Mermin explained that the CDC’s latest vital signs report does not show statistically significant differences in viral suppression based on race, ethnicity or sex but the same cannot be said about age.
“This is encouraging and reflects strong national efforts to ensure testing and care reach those who need it most; however, we did find striking differences by age,” Mermin said on a conference call.
“More than any other group, our young people are not getting the care they need.

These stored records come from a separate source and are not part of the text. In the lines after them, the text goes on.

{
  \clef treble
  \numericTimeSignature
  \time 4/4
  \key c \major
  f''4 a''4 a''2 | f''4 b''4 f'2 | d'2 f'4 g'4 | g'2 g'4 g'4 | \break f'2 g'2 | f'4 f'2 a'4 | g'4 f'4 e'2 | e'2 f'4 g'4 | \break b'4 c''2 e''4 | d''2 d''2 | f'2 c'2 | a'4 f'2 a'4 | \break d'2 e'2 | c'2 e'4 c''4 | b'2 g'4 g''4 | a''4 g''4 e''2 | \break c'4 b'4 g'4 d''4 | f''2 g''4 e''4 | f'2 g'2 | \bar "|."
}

Among people age 18-24 that are living with HIV, just 13 percent had their virus under control through effective care and treatment,” he added.
Mermin added that less than half of young people infected with HIV know they have the virus.

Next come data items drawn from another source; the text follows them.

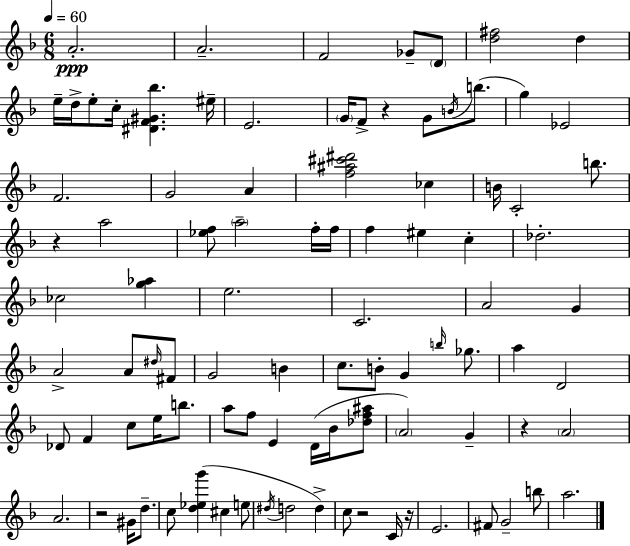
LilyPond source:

{
  \clef treble
  \numericTimeSignature
  \time 6/8
  \key d \minor
  \tempo 4 = 60
  a'2.-.\ppp | a'2.-- | f'2 ges'8-- \parenthesize d'8 | <d'' fis''>2 d''4 | \break e''16-- d''16-> e''8-. c''16-. <dis' f' gis' bes''>4. eis''16-- | e'2. | \parenthesize g'16 f'8-> r4 g'8 \acciaccatura { b'16 }( b''8. | g''4) ees'2 | \break f'2. | g'2 a'4 | <f'' ais'' cis''' dis'''>2 ces''4 | b'16 c'2-. b''8. | \break r4 a''2 | <ees'' f''>8 \parenthesize a''2-- f''16-. | f''16 f''4 eis''4 c''4-. | des''2.-. | \break ces''2 <g'' aes''>4 | e''2. | c'2. | a'2 g'4 | \break a'2-> a'8 \grace { dis''16 } | fis'8 g'2 b'4 | c''8. b'8-. g'4 \grace { b''16 } | ges''8. a''4 d'2 | \break des'8 f'4 c''8 e''16 | b''8. a''8 f''8 e'4 d'16( | bes'16 <des'' f'' ais''>8 \parenthesize a'2) g'4-- | r4 \parenthesize a'2 | \break a'2. | r2 gis'16 | d''8.-- c''8 <d'' ees'' g'''>4( cis''4 | e''8 \acciaccatura { dis''16 } d''2 | \break d''4->) c''8 r2 | c'16 r16 e'2. | fis'8 g'2-- | b''8 a''2. | \break \bar "|."
}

“To close the age gap in viral suppression, we will need to expand efforts to reach young adults with HIV testing,” he said.
Frieden said it is clear that treatment “greatly reduces” HIV transmission.
“In 2013, the U.S. Preventive Services Task Force recommended routine HIV screening for all adolescents and adults, making this a covered health service without co-payment under the Affordable Care Act,” he said.
“I think anyone who tests positive for HIV can now receive medical care and take advantage of effective treatment options,” Frieden added.
Frieden said the CDC emphasizes that abstinence is the only sure way to avoid transmission of HIV, and reducing the number of sexual partners lowers the risk of transmission as well.
Mermin argued that HIV testing should be as easy to access as cholesterol checks.
Eugene McCray, director of the Division of HIV/AIDS Prevention (DHAP) in the CDC’s National Center for HIV/AIDS, said the CDC has launched a series of awareness programs including HIV Treatment Works, which encourages people with HIV to seek and stay in medical care.
“It’s alarming that fewer than half of HIV-positive young adults know they are infected,” said McCray. “Closing that gap could have a huge impact on controlling HIV – knowing your status is the first critical step toward taking care of your own health and avoiding transmission to others.”
The CDC officials were asked why more individuals are not seeking testing or medical care.
“Taking treatment for an infection that may have no symptoms that you need to take for life is not easy; that’s why it’s so important that services for people living with HIV be easy to access without financial barriers,” Frieden responded.
When speculating why more people do not seek testing or treatment, Mermin said many factors should be considered, including a lack of health insurance, difficulty navigating the healthcare system, living in an urban setting, poverty and homelessness.
“Many of those factors can deter people from seeking or remaining in HIV care,” he said.